Workers and retirees who don't get pre-clearance from their health plans for non-emergency hospitalization next year will be hit with a $500 penalty.

Pre-clearance, which has been standard practice for years in many private health plans, is one of the new 1991 cost-containment features in the federal employee health benefits program. The federal program covers about half of the insured people in the Washington area.

Most federal health maintenance organizations have had the pre-clearance rule all along. But it is new for most of the traditional fee-for-service plans. That is important since 75 percent of the people in the federal program are in fee-for-service plans such as Blue Cross, GEHA or popular union-backed plans such as the Mailhandlers or the American Postal Workers Union plan.

Emergency hospitalizations are exempt from the pre-clearance requirement. But for other conditions such as elective surgery, you or your doctor must notify your health plan and get its approval before you go to the hospital. Just telling them you are going in won't do it. Otherwise, expect the $500 penalty.
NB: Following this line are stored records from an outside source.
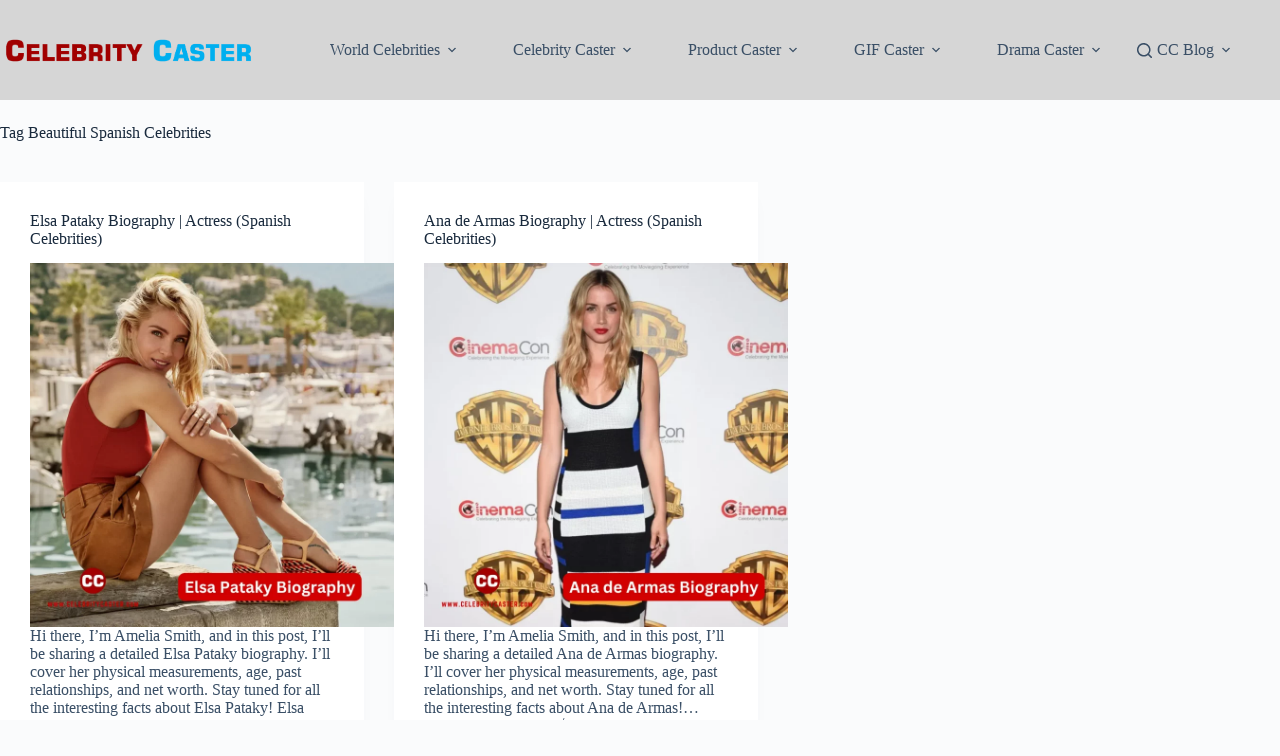

--- FILE ---
content_type: text/html; charset=utf-8
request_url: https://www.google.com/recaptcha/api2/aframe
body_size: 269
content:
<!DOCTYPE HTML><html><head><meta http-equiv="content-type" content="text/html; charset=UTF-8"></head><body><script nonce="y5K7QFkayLxS1_Dv-XmH5A">/** Anti-fraud and anti-abuse applications only. See google.com/recaptcha */ try{var clients={'sodar':'https://pagead2.googlesyndication.com/pagead/sodar?'};window.addEventListener("message",function(a){try{if(a.source===window.parent){var b=JSON.parse(a.data);var c=clients[b['id']];if(c){var d=document.createElement('img');d.src=c+b['params']+'&rc='+(localStorage.getItem("rc::a")?sessionStorage.getItem("rc::b"):"");window.document.body.appendChild(d);sessionStorage.setItem("rc::e",parseInt(sessionStorage.getItem("rc::e")||0)+1);localStorage.setItem("rc::h",'1769554342902');}}}catch(b){}});window.parent.postMessage("_grecaptcha_ready", "*");}catch(b){}</script></body></html>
In another cost-control measure, most fee-for-service plans also will base limits on what they will pay on "reasonable and customary" charges made by local doctors. Some will set ranges based on communities; some will go by the zip code of the physician in determining what is reasonable and customary for that area. This can be a tricky feature in a big metropolitan area such as Washington that has lots of doctors and many different rates. It would help if your doctor would check over the brochures of the plans you are considering to see if his fees fit within the ranges they will pay.

NARFE Meeting

The Wheaton chapter of the National Association of Retired Federal Employees will have its regular 1 p.m. meeting today at the Wheaton Community Recreation Center.

Gray Power

About 40,000 members of the National Association of Retired Federal Employees sent telegrams to Congress protesting the plan to freeze and then reduce retiree cost-of-living adjustments. The association set up a phone service so members could, for a fee, send pre-written telegrams. Congress dropped the pension freeze plan. Result: Federal-military and Social Security retirees will get a 5.4 percent increase in January.

Foreign Service Spouses

George Mason University and the State Department has set up a new program to prepare spouses of Foreign Service officers for teaching jobs in schools overseas. The program is called "Fast Train" and leads to a state certification in elementary or secondary education, which in turn could lead to a job overseas. For details, call Michele Braithwaite at 703-764-7804.

Military Families

Retired Adm. William J. Crowe Jr. will speak at the Nov. 28 noontime meeting of the National Military Family Association. The session will be at the Army-Navy Country Club. For details, call 703-823-NMFA.